Il recente movimento d’opposizione “Donna, vita e libertà” che continua a vivere in Iran perché non ha alternative o non vuole averne, puntando a restare in patria, a rischiare arresti e violenze, finora non è riuscito a palesare un proprio gruppo organizzato. È difficile se non impossibile farlo, scossi come si è dalla repressione.
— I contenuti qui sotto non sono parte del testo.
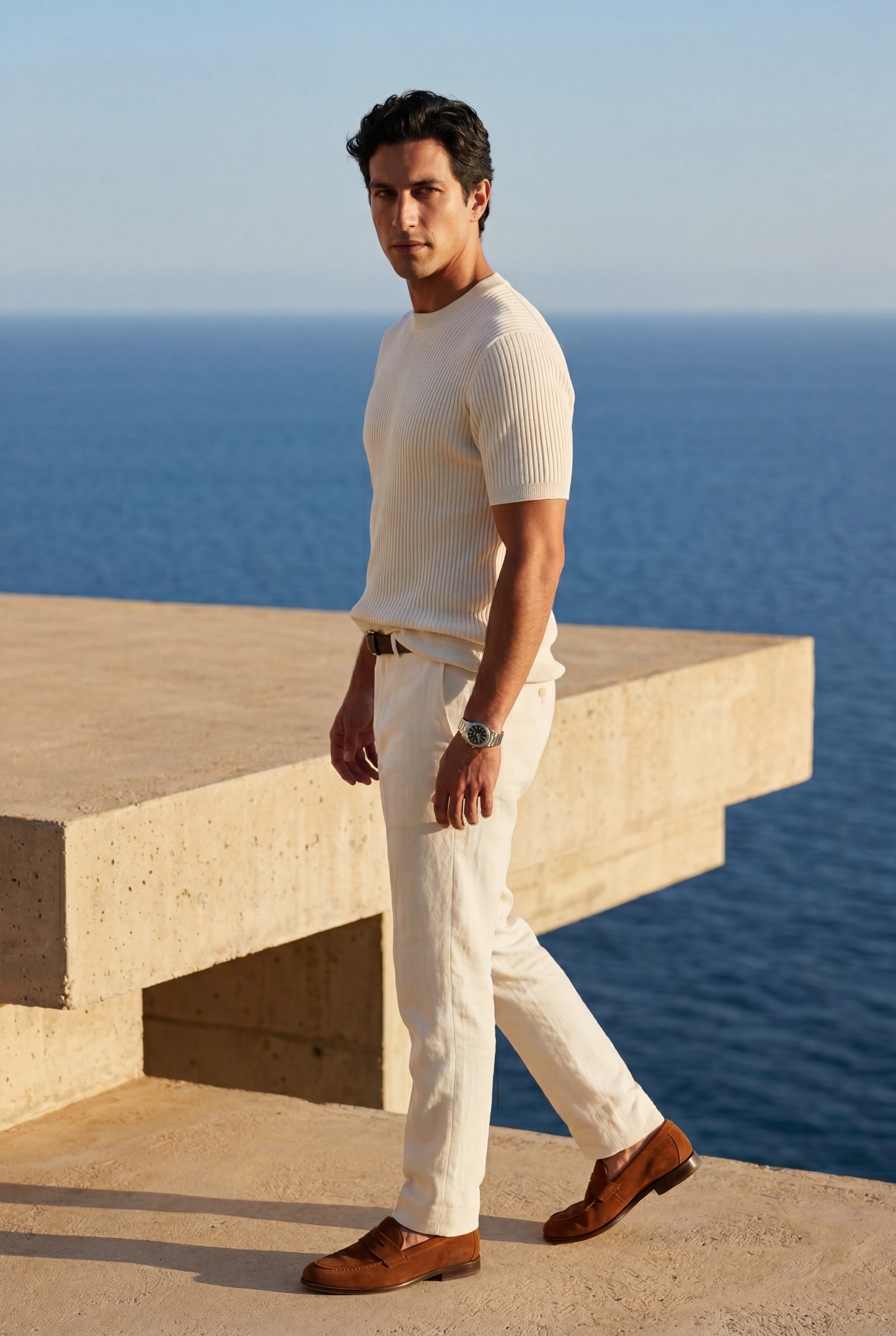 Cream Fine Relaxed Fit Short Sleeve T-shirt - Relaxed fit t-shirt - Photo 25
Gli oppositori “più fortunati” che vivono in un estero occidentale perché artisti, intellettuali, parenti di antagonisti storici dell’Iran khomeinista – di fatto una minoranza lontana dal territorio iraniano – lanciano invettive e strali contro il regime che poco servono a creare un’alternativa politica. Sono l’altra faccia d’una contraddizione balzata agli occhi in questi mesi, che se ora esprime con fuochi d’artificio la gioia per la dipartita di Raisi, è tacciata di cinico servilismo ai nemici del Paese e alla sua sicurezza. E finisce per celarsi nel catacombale dissenso d’una trasgressione alle imposizioni della “polizia morale” che per anni s’è sviluppato fra amici nel chiuso delle abitazioni. L’uscita alla luce del sole c’è stata solo per gridare lo strazio per l’assassinio di Mahsa Amini o di altri come lei. Mentre per la sfida contro “chierici” e pasdaran servirebbe la forza di un’organizzazione, attivisti e leader, il seguito di almeno una parte della popolazione, programmi e orientamenti che sciolgano il nodo di che nazione costruire e per chi. E questo non accadrà il 28 giugno.